NEWS RELEASE
National Park Service

For Release: August 29, 2000 Contact: David Barna (202) 208-6843
Carol Anthony (202) 208-4988
AMERICA'S HISTORY MATTERS
Preserving America's History in the 21st Century to be topic at
National Park Service Conference

A think tank of National Park Service (NPS) employees, partners and critics will come together in St. Louis, Missouri, September 11-15, for "Discovery 2000: The National Park Service General Conference." The conference, consisting of four program tracks – cultural resources, natural resources, education, and leadership, is a call to arms by NPS Director Robert Stanton to address future expectations of the 84-year-old agency. It is the first time in more than a decade that the Park Service will convene such a conference.

Keynote speaker for cultural resources, John Hope Franklin, Professor Emeritus of History at Duke University, internationally known for his history of the African-American experience in America, and featured commentator in the popular PBS series Thomas Jefferson, will begin the day-long focus on America's relationship with its past on Monday, September 11.

Our nation, and the role of our past, faces critical challenges in the 21st century. A recently released study by the American Council of Trustees and Alumni tells us that Americans have become troublingly ignorant about their own history. 78% of America's colleges and universities no longer require students to take any American history whatsoever. 66% of recent college graduate polled incorrectly identified Ulysses S. Grant, rather than George Washington, as commander of the Revolutionary American forces at the decisive Battle of Yorktown.

If America's citizens lose our history, then preserving the nation's historic places in national parks and throughout the country will fail to make sense to the majority of these citizens in a very short time. Our compact with our nation's past will be broken.

The day's sessions will seek to develop a vision for the role of the National Park Service in maintaining an educated and culturally-rooted citizenry. While most Americans associate the National Park Service with the preservation of natural resources, less well known is that 225 of the 379 national park units are designated to preserve some aspect or moment in the nation's history – Gettysburg, San Antonio Missions, Valley Forge, Manzanar, or Little Big Horn.

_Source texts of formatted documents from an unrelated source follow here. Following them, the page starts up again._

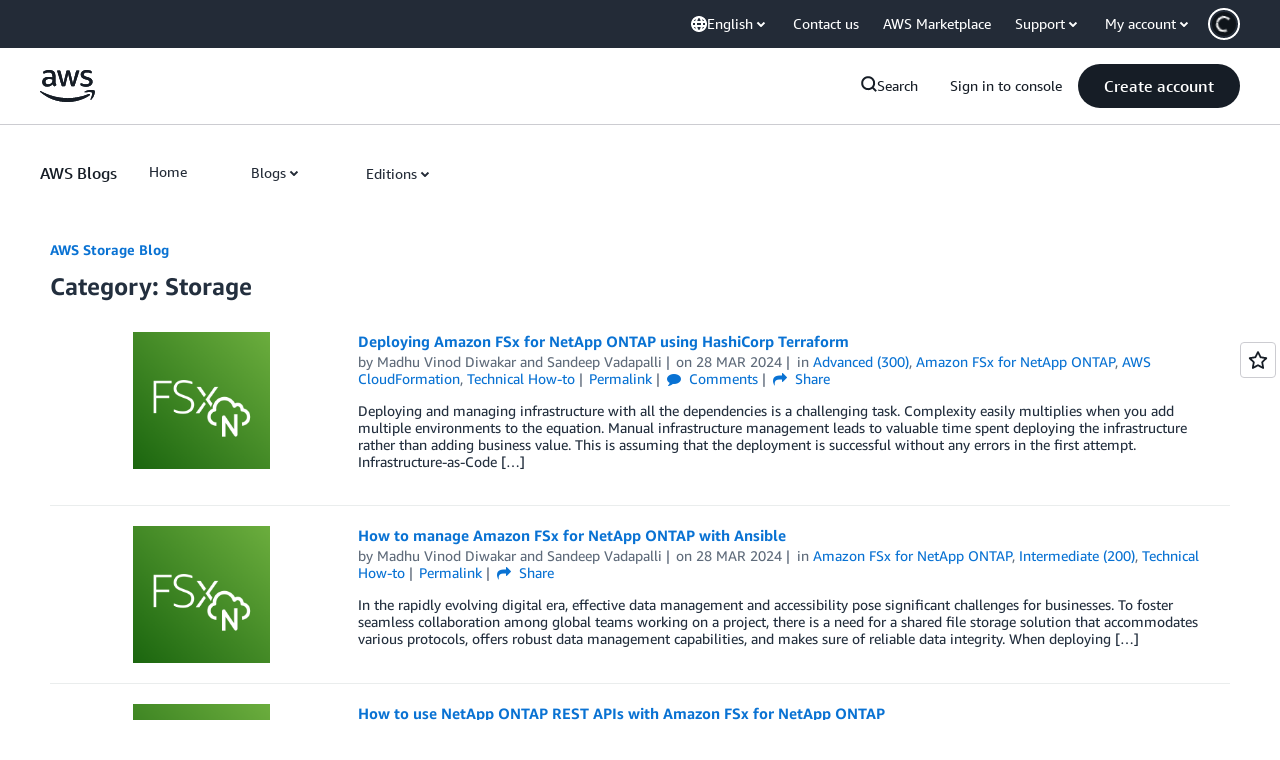

--- FILE ---
content_type: text/html;charset=UTF-8
request_url: https://amazonwebservicesinc.tt.omtrdc.net/m2/amazonwebservicesinc/ubox/raw?mboxPC=1768620995475-317318&mboxSession=1768620995473-436298&uniq=1768620996232-924374
body_size: -91
content:
{"url":"/en_US/optimization_testing/ccba-footer/master","campaignId":"610677","environmentId":"350","userPCId":"1768620995475-317318.44_0"}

The daylong symposia will explore future means of communicating history to the nation's citizens and, importantly, our youth; our shared history through web-based technology, the Internet, and other possibilities yet to be conceived. What should be the future of historic interpretation in the parks and at other historic sites nationwide? America's youngest citizens learn differently and have shorter attention spans from only a generation ago. How can we ensure that we take best advantage of this rapidly changing evolution to better preserve our nation's history and historically significant sites?

Session topics will also include the future of history in a nation that everyday grows more diverse and plural. Will our nation's future include a shared history? What meaning will be there for recent immigrants in what happened in Philadelphia in 1776? Has historic preservation, for too long, been the provenance of upper middle class whites only? Within the first decades of the 21st century, America will be a nation of minorities. How this should factor into what we preserve and how we interpret our history in national parks will be an important topic of discussion in St. Louis.

The last years of the 20th century saw greater assertion of American tribal rights and interests nationwide. What is our vision for the effect of this development on our national parks and how we tell the story of our history? What lessons can we learn from the experiences of other nations' relationship with indigenous peoples? How should we best assist the First Americans to preserve their own cultures?

Americans are increasingly concerned with preserving a sense of place and community in the face of every increasing sprawl development and homogenization, traffic congestion, franchise fast food, and retail stores. "Every place looks like every other place," is increasingly a local and, at the same time, a national concern. What makes one community different from another is its unique historic story, its historic character – its neighborhoods and skyline, its social and economic values, its parks, and its people. Preserving our neighborhood's historic character may become the most fundamental act of conservation and preservation. What role we want the National Park Service to play outside the boundaries of our national parks will be a topic of pointed discussion.

America is blessed with a unique and sweeping panoramic history beginning with the presence of the First Americans more than twelve thousand years ago and continuing with the accomplishments of successive waves of immigration to our shores from virtually every nation in the world. Preserving this vast story for future generations is, for many, a profound article of faith. Our past and the places at which it occurred are important touchstones of national and personal identity. Discovery 2000 will explore the challenges and opportunities in keeping it so in the 21st century.

The conference will play host to nearly 1,500 people from across the country – scholars, superintendents, environmentalists, CEO's, interpreters, members of the media, historians, etc. – with many thought-provoking ideas about the preservation of cultural resources in our national parks.

Discovery 2000, the logistics and the workshops, are detailed at www.nps.gov/discovery2000. Most workshop events and all of the keynote speakers will be at the Conference hotel, Regal Riverfront, 200 S. 4th Street, St. Louis, Monday through Friday, September 11-15, 2000.